Lemon People レモンピープル
- Cover of January 1994 issue.
- Categories: Seinen manga (lolicon, bishōjo, hentai)
- Frequency: Monthly
- First issue: February 1982
- Final issue: November 1998
- Company: Amatriasha
- Country: Japan
- Language: Japanese

= Lemon People =

Japanese lolicon hentai manga magazine

Lemon People (レモンピープル, Remon Pīpuru) was an adult lolicon and bishōjo manga magazine published by Amatriasha from February 1982 to November 1998 in Japan. The first issue had some gravure idol photographs, but the format of the magazine quickly switched to all manga by the eighth issue.

Lemon People was one of the first lolicon magazines, with the first issue's cover stating that it "had the monopoly on lolicon comic content in 1982". Lemon People was the longest-running lolicon manga magazine in Japan at the time, this record only being surpassed by Comic LO in the late 2010s. The magazine ran stories with genres that included science fiction, cyberpunk, space opera, fantasy, and horror. Other stories often involved humor and parody. Lemon People received competition from other magazines such as Manga Burikko, Manga Hot Milk, Melon Comic, and Monthly Halflita, though none of them achieved the same success.

Before Lemon People, adult comics tended to be more dramatic and serious. Lemon People changed the genre by introducing a more cute style of manga, often with less realistic storylines. Lemon People was considered the beginning of the "new wave" of lolicon manga. Throughout the 1980s and 1990s, there was a growing movement in Japan to censor magazines such as Lemon People because some viewed them as harmful to young people.

By the mid-1990s, the sales of Lemon People began to drop, and the magazine changed its format to the B5 paper size and reduced its cover price. However this strategy was not effective, and the November 1998 issue was the last one, ending a run of sixteen years and nine months.

==Manga artists published==
Many manga artists published works in Lemon People over its nearly seventeen-year run.
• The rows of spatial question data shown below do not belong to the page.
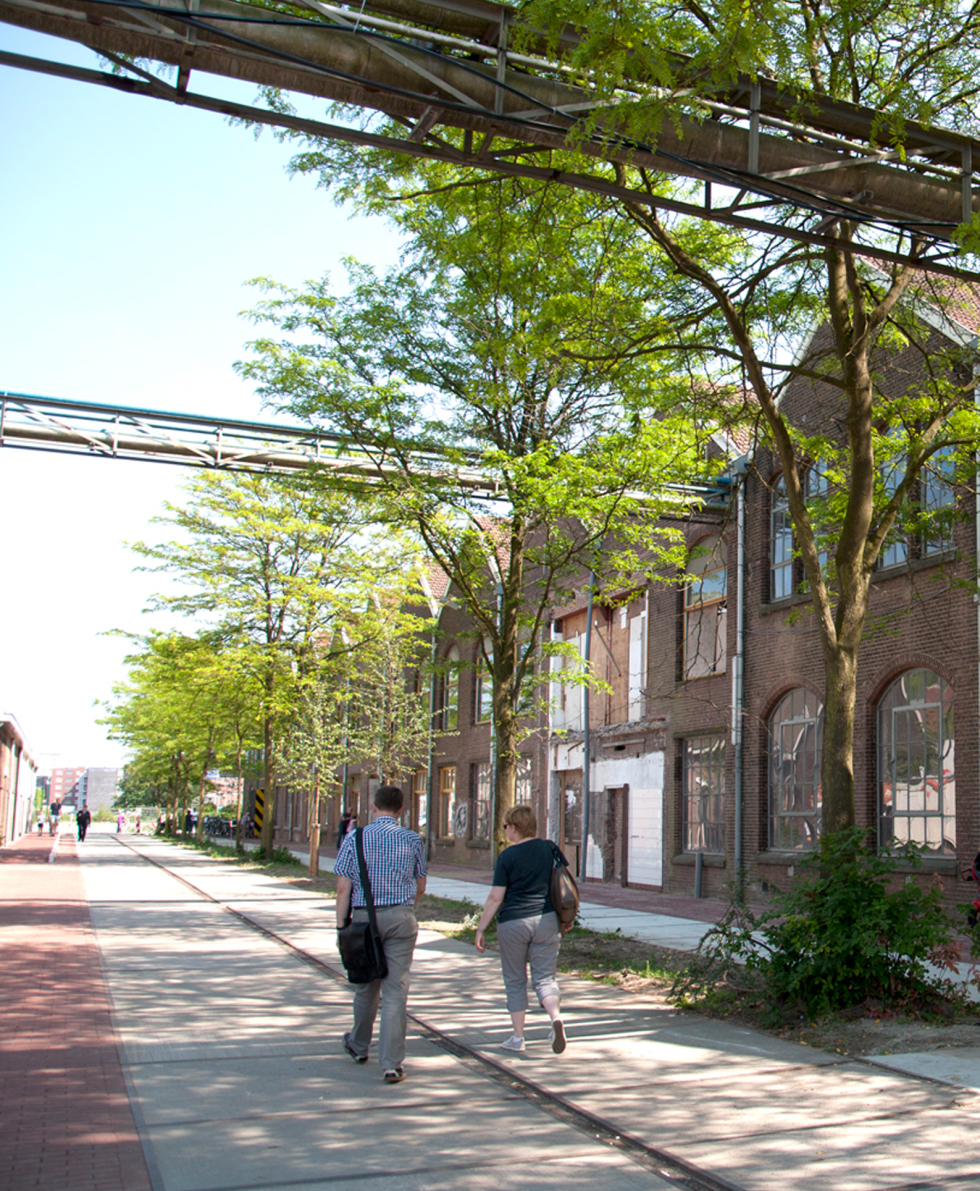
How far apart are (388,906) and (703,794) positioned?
1594 cm

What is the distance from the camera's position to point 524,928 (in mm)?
7523

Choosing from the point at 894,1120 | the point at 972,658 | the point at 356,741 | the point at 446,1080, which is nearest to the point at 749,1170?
the point at 894,1120

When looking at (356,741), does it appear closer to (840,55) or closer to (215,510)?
(215,510)

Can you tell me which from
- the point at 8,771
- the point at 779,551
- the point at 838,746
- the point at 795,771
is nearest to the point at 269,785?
the point at 795,771

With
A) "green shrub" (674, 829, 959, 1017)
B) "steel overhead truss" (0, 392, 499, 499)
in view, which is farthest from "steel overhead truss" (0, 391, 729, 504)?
"green shrub" (674, 829, 959, 1017)

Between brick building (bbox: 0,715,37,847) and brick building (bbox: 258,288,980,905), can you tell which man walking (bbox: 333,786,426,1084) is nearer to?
brick building (bbox: 258,288,980,905)

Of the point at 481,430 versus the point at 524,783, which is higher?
the point at 481,430

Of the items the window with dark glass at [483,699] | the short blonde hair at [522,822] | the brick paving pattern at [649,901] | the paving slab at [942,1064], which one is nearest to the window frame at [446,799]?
the window with dark glass at [483,699]

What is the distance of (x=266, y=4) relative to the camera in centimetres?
752

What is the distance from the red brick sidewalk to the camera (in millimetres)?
5172

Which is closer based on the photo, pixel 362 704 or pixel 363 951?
pixel 363 951

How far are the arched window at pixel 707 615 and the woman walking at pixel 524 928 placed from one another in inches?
553

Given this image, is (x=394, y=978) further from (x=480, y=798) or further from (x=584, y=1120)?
(x=480, y=798)

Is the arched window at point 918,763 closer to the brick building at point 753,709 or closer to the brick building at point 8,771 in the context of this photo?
the brick building at point 753,709
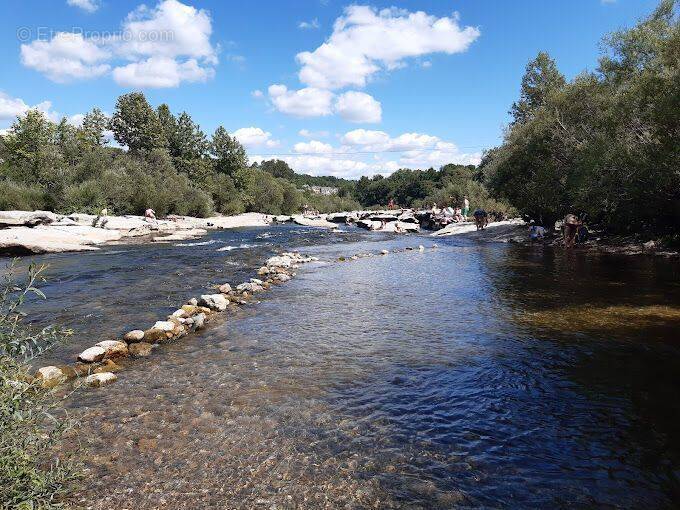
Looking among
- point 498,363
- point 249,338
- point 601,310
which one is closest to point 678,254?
point 601,310

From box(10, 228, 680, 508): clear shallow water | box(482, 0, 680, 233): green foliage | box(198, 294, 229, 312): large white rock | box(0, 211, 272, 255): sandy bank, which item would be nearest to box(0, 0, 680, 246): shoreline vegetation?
box(482, 0, 680, 233): green foliage

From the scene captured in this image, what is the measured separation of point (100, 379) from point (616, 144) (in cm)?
2580

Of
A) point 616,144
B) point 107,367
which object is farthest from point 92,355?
point 616,144

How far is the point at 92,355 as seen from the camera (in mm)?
8750

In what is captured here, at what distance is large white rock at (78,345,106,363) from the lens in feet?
28.7

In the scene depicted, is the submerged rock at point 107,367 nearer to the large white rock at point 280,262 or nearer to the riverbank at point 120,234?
the large white rock at point 280,262

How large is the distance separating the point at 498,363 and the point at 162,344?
7454 millimetres

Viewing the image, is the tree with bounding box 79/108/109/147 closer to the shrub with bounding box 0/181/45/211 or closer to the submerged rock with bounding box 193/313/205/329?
the shrub with bounding box 0/181/45/211

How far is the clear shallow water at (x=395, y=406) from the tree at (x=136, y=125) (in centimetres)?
7880

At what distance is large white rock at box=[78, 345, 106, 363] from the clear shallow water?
709 millimetres

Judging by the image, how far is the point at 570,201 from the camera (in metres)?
31.9

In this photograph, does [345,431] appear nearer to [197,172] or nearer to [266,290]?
[266,290]

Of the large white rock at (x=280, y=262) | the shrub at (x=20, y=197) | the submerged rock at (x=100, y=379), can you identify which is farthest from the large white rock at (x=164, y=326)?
the shrub at (x=20, y=197)

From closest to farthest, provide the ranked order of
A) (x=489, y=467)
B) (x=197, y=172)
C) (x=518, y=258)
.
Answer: (x=489, y=467) → (x=518, y=258) → (x=197, y=172)
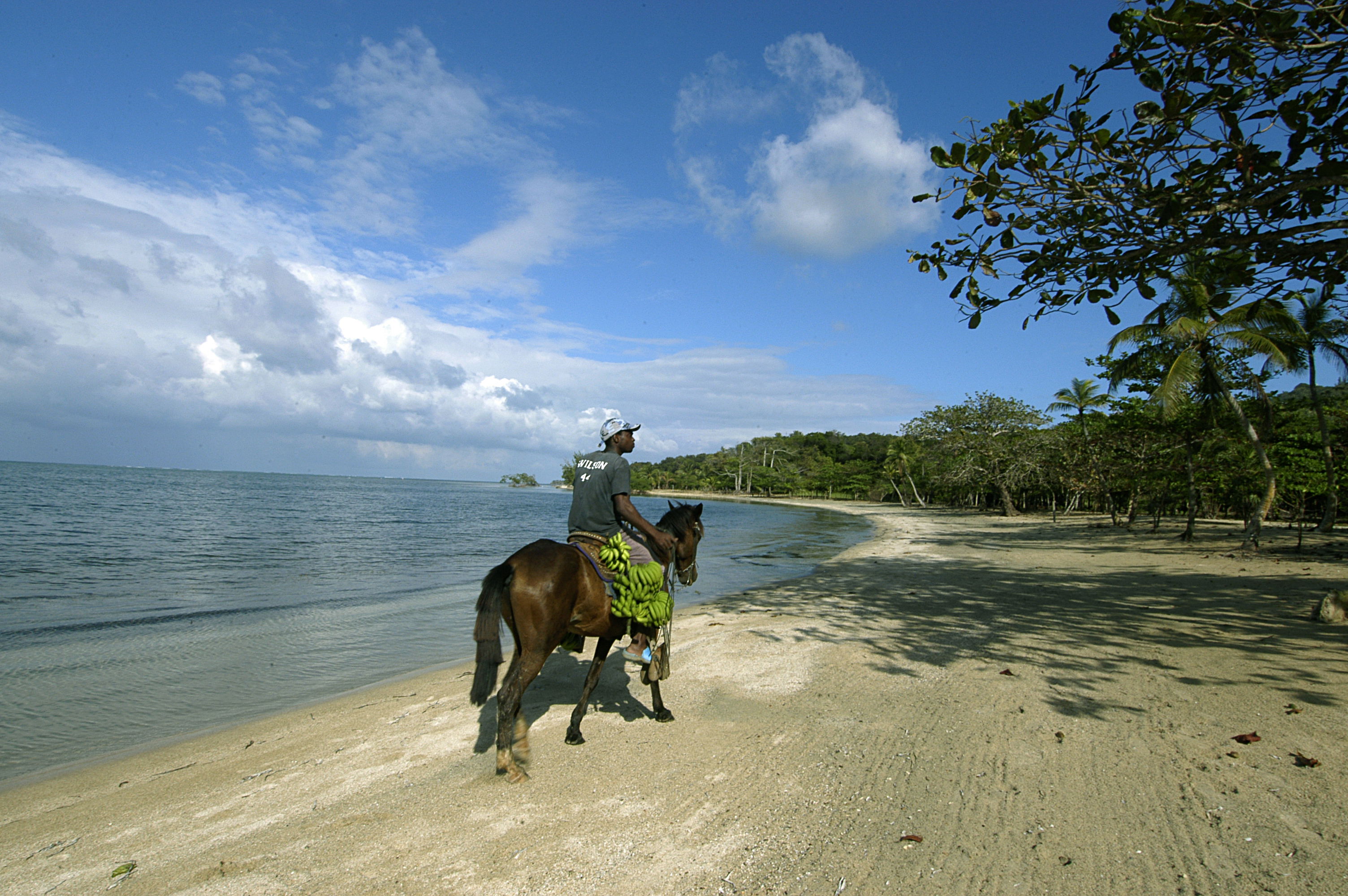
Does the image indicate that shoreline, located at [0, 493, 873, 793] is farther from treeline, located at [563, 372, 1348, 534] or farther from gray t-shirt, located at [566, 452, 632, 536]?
treeline, located at [563, 372, 1348, 534]

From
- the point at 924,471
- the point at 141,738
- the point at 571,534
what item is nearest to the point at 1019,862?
the point at 571,534

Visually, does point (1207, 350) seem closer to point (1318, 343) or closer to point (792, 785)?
point (1318, 343)

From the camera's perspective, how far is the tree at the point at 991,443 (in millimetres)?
36531

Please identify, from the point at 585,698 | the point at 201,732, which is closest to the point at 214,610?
the point at 201,732

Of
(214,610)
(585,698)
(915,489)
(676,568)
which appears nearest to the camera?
(585,698)

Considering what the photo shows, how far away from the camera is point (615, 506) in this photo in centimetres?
502

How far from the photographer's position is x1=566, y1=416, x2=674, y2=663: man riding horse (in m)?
4.98

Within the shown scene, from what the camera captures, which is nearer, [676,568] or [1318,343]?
[676,568]

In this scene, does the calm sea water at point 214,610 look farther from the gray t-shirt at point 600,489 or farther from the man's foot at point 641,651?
the gray t-shirt at point 600,489

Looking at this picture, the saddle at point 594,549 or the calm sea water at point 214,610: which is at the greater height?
the saddle at point 594,549

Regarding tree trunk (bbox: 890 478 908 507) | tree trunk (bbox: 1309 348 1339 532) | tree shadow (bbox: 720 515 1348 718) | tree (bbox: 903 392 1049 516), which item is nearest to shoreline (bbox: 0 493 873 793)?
tree shadow (bbox: 720 515 1348 718)

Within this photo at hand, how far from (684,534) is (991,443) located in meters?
37.5

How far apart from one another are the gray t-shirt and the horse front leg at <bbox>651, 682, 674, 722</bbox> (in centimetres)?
139

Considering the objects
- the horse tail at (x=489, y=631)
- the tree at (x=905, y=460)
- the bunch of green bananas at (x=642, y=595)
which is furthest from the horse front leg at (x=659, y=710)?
the tree at (x=905, y=460)
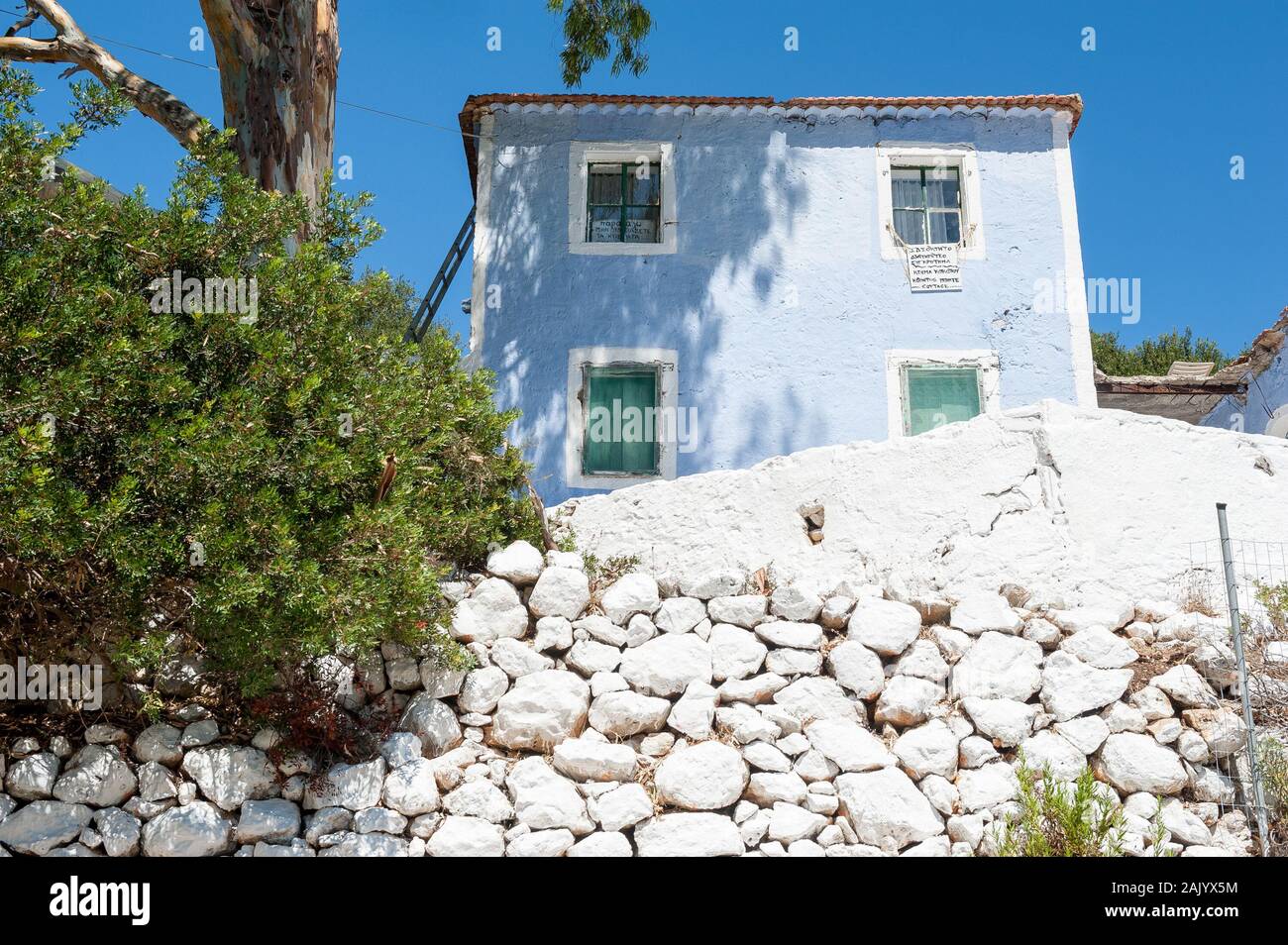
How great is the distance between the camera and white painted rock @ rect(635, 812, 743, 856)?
6.37 m

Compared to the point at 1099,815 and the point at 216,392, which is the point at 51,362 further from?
the point at 1099,815

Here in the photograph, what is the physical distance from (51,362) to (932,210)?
11003mm

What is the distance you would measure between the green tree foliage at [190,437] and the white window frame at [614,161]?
22.6ft

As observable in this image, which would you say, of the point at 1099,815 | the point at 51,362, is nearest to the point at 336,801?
the point at 51,362

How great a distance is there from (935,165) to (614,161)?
13.4 ft

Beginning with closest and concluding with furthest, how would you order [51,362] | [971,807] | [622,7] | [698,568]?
[51,362], [971,807], [698,568], [622,7]

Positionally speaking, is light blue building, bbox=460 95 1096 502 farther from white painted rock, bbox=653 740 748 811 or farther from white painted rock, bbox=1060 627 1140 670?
white painted rock, bbox=653 740 748 811

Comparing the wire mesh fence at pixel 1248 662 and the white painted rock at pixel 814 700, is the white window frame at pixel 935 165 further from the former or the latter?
the white painted rock at pixel 814 700

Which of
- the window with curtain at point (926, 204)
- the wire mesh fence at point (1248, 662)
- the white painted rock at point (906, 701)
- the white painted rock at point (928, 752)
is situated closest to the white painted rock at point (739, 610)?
the white painted rock at point (906, 701)

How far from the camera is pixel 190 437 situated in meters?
5.81

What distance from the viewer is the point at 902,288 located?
44.9ft

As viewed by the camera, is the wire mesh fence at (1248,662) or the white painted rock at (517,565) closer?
the wire mesh fence at (1248,662)

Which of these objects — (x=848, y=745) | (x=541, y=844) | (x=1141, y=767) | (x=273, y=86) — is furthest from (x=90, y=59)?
(x=1141, y=767)

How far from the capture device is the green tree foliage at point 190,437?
5.68m
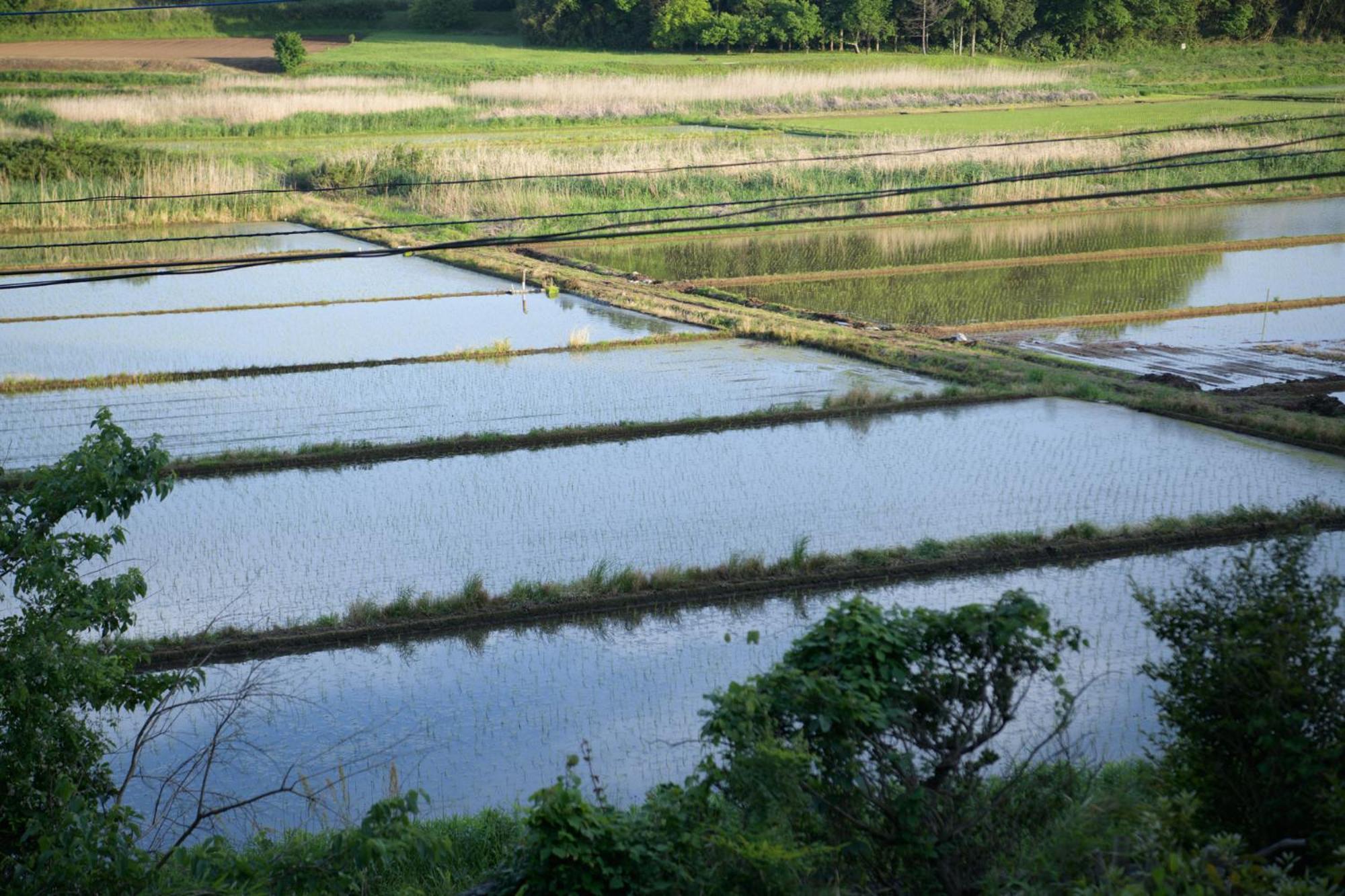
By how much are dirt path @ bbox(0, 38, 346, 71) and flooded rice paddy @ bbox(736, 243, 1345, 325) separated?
38522 millimetres

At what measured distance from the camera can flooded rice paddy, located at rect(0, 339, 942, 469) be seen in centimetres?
1480

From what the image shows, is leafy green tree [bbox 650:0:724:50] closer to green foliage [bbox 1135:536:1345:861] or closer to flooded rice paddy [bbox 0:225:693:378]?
flooded rice paddy [bbox 0:225:693:378]

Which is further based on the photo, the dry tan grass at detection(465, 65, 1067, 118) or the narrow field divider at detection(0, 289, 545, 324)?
the dry tan grass at detection(465, 65, 1067, 118)

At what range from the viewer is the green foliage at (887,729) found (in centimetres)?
493

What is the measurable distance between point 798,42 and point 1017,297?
3832cm

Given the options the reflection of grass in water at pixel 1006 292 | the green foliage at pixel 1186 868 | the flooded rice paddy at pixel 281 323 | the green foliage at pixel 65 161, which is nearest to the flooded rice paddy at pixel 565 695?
the green foliage at pixel 1186 868

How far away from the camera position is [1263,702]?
15.3 ft

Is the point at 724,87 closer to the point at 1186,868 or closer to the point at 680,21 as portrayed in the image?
the point at 680,21

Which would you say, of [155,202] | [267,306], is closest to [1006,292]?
[267,306]

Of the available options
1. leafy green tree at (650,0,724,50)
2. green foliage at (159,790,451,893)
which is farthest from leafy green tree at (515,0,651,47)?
green foliage at (159,790,451,893)

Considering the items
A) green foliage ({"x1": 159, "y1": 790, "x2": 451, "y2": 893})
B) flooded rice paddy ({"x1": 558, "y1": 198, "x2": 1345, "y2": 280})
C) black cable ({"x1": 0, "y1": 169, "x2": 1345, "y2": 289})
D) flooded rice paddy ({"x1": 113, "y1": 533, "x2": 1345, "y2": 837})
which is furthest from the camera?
flooded rice paddy ({"x1": 558, "y1": 198, "x2": 1345, "y2": 280})

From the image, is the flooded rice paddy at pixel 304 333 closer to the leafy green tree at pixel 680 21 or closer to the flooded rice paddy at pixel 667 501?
the flooded rice paddy at pixel 667 501

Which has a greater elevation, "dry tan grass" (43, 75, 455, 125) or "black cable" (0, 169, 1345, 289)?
"dry tan grass" (43, 75, 455, 125)

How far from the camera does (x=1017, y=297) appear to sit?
72.2 feet
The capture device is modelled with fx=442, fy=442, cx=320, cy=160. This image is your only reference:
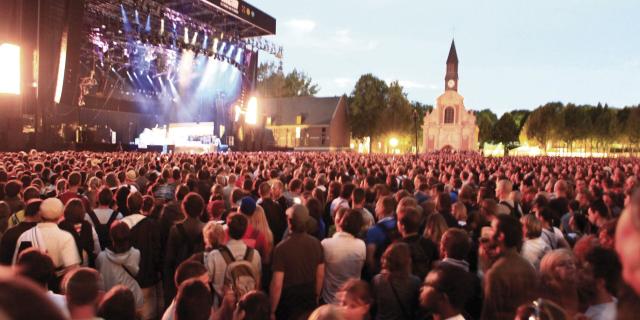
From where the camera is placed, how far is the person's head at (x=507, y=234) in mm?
3865

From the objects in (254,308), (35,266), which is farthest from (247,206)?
(254,308)

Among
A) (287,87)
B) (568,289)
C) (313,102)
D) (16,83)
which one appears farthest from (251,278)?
(287,87)

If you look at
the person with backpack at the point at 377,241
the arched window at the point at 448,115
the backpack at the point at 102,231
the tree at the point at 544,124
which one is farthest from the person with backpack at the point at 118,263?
the tree at the point at 544,124

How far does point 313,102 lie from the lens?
63531 millimetres

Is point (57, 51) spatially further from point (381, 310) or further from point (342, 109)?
point (342, 109)

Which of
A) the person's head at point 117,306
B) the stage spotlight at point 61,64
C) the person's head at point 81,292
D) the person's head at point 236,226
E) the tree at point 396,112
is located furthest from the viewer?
the tree at point 396,112

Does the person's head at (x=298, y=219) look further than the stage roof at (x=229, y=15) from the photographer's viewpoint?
No

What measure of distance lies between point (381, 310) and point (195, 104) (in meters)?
40.1

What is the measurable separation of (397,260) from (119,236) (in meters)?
2.68

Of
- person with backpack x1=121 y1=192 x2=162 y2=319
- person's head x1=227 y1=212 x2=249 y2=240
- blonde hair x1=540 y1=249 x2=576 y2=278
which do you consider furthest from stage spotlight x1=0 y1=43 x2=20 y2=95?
blonde hair x1=540 y1=249 x2=576 y2=278

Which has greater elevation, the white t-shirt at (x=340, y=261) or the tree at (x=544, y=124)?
the tree at (x=544, y=124)

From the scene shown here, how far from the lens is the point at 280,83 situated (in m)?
79.2

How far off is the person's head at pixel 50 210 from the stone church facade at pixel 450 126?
67947 mm

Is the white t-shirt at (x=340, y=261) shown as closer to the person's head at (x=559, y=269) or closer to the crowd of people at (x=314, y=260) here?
the crowd of people at (x=314, y=260)
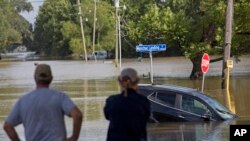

Following is a list of some of them:

- Shun Ajima
- Rei Aran
- Yoshitō Asari
- Hideo Azuma
- Moriwo Chimi
- Clarissa
- Dragoon
- Fukuryū
- Knife Senno
- Ryū Hariken
- Toshihiro Hirano
- Ken Hirukogami
- Hiro Hoshiai
- Narumi Kakinouchi
- KAN2O
- Kobayashi Shōnen
- Meimu
- Nekoi Rutoto (Nekoi Psydoll)
- Hikaru Nagareboshi
- Fumio Nakajima (the Lolita Anime OVAs were based on his works here)
- Ochazukenori
- Makoto Orikura
- Ruria046

==Special issues==
Beginning with the 29th issue of Lemon People, some special themed issues started being published infrequently, including two full color mooks for the anime series Fight! Iczer One. Here is a short list of some of them:

- Bishōjo & Robot (美少女&ロボット, Bishōjo ando Robotto) (issue 29, science fiction, 15 May 1984)
- Bishōjo in Occult House (美少女inオカルト・ハウス, Bishōjo in Okaruto Hausu) (issue 35, horror, 15 October 1984)
- Lemon People Best Collection (レモンピープル/Best Collection, Remon Pīporu Besuto Korekushon) (issue 40, reprint collection of full color art and stories from past issues, 15 February 1985)
- Lemon People issues 61, 65, and 70 (1986–1987) are full color collections of original stories & art that deal with subjects like horror & fantasy.
- Lemon People Best Selection1982-1988 (レモンピープル・ベストセレクション1982-1988) (reprint collection of color art and stories from past issues, cover art: Senno Knife)

==Trivia==
Lolita Anime, notable for being the first hentai OVA, was based on a work published in Lemon People.

Nekoi Rutoto(Nekoi PSYDOLL), who had a long-running four-panel comic strip serialized in Lemon People, was a high school girl at the time. To make an appeal, she showed up to the editorial office wearing a sailor uniform.